Still, since the company could not provide additional information, this CVE may affect various devices, and a patch is unlikely to be released.
Edimax IP cameras are built for surveillance in various types of spaces.
The vulnerable Edimax IC-7100 IP is a security camera that can be utilised for remote surveillance in various places, such as homes, small office buildings, commercial facilities, and industrial environments.
This product, released in October 2011, is no longer available through retail channels. Additionally, the company describes it as one of its ‘legacy products.’ This detail implies that it is no longer made and likely no longer supported.
However, most of these gadgets may still be used around the world.
The Edimax vulnerability, CVE-2025-1316, is a critical severity (CVSS v4.0 score 9.3) OS command injection bug caused by poor incoming request neutralisation. A remotely located attacker could exploit this flaw to gain remote code execution by submitting specially crafted queries to the device.

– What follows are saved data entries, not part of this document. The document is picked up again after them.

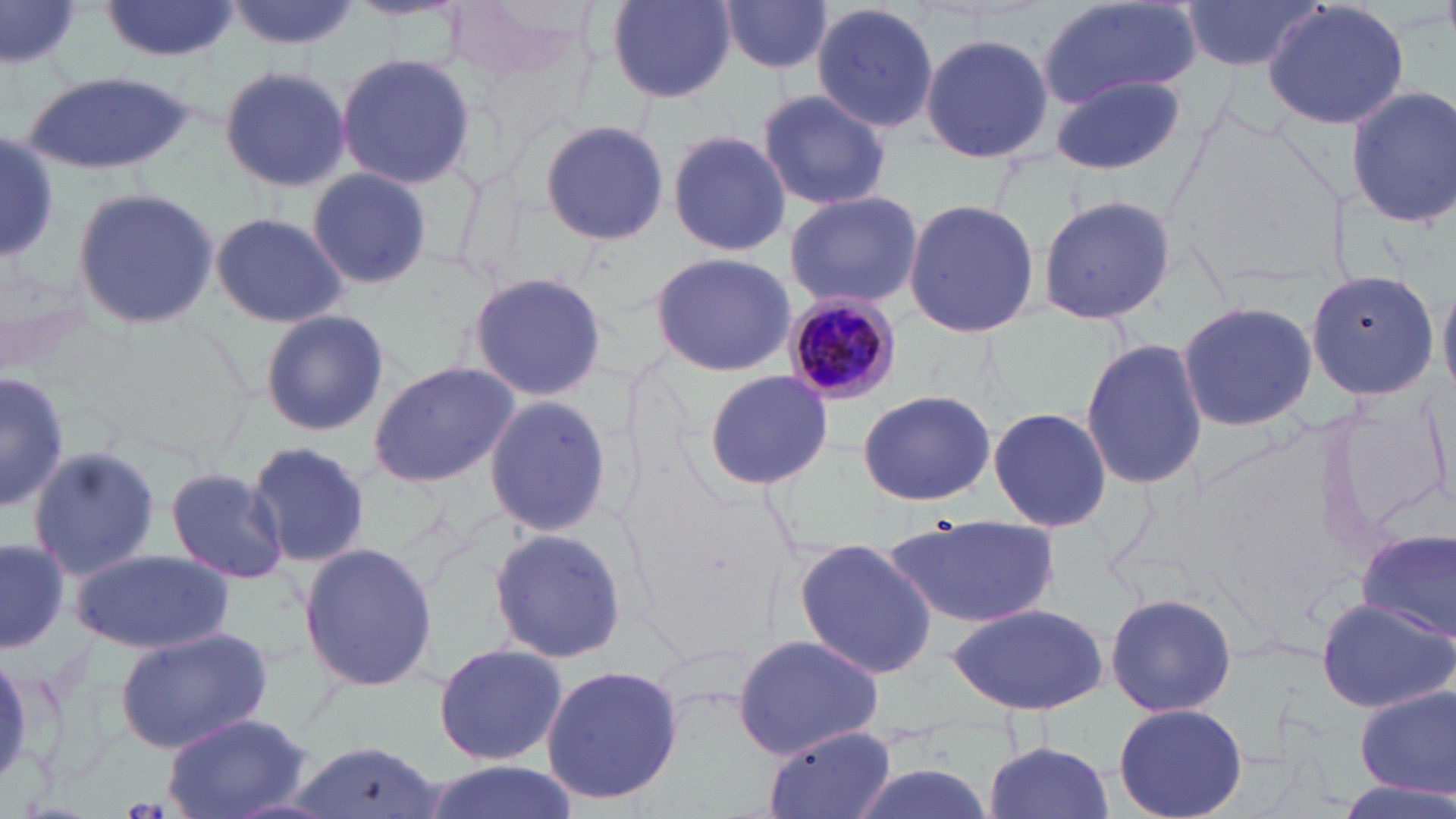
Plasmodium malariae-infected red blood cell locations = approximate bounding boxes as (x1, y1, x2, y2) in pixels: (783, 294, 899, 405)
slide-level diagnosis = Plasmodium malariae
modality = optical microscopy
uninfected red blood cell locations = approximate bounding boxes as (x1, y1, x2, y2) in pixels: (101, 0, 238, 61), (226, 0, 363, 52), (1036, 0, 1202, 111), (1183, 0, 1321, 70), (1263, 0, 1410, 131), (607, 1, 736, 102), (717, 1, 835, 79), (810, 1, 940, 135), (0, 3, 82, 75), (920, 31, 1055, 163), (335, 54, 480, 187), (217, 64, 352, 193), (20, 71, 197, 177), (1050, 74, 1185, 177), (1345, 85, 1456, 230), (758, 88, 892, 210), (538, 119, 669, 247), (667, 128, 792, 258), (0, 136, 61, 261), (305, 168, 435, 287), (71, 185, 223, 331), (782, 190, 922, 310), (1038, 192, 1175, 326), (902, 197, 1042, 338), (208, 212, 352, 327), (651, 250, 796, 377), (1306, 269, 1437, 400), (466, 271, 609, 401), (1439, 280, 1455, 403), (1175, 301, 1319, 432), (259, 310, 391, 436), (1080, 336, 1208, 492), (367, 359, 520, 490), (0, 370, 69, 513), (702, 370, 834, 491), (857, 389, 995, 504), (482, 394, 614, 538), (987, 405, 1111, 534), (247, 440, 372, 570), (26, 446, 162, 580), (164, 465, 290, 585), (882, 517, 1059, 629), (487, 527, 626, 664), (1353, 531, 1456, 637), (792, 536, 940, 676), (0, 538, 68, 655), (298, 543, 440, 693), (73, 549, 234, 654), (1104, 592, 1239, 718), (1314, 595, 1455, 715), (943, 603, 1111, 715), (114, 627, 273, 754), (730, 635, 886, 759), (432, 642, 568, 764), (538, 664, 685, 807), (1352, 688, 1456, 799), (1113, 702, 1248, 819), (161, 713, 311, 819), (764, 726, 898, 819), (982, 739, 1116, 819), (287, 740, 449, 818), (415, 761, 580, 819), (840, 761, 1001, 819), (1332, 777, 1456, 819)
image size = 1456×819 pixels
preparation = thin blood film
magnification = 1000x
field of view = one of a larger specimen
stain = May-Grünwald-Giemsa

Botnets commonly exploit these devices to perform DDoS attacks, proxy malicious traffic, or pivot to other devices on the network. Given the scenario and active exploitation status of CVE-2025-1316, impacted devices should be discarded or replaced with actively supported products.
Law enforcement agencies urge users to avoid using vulnerable devices that provide important tasks such as surveillance. Edimax users who still employ the compromised version should start finding a replacement.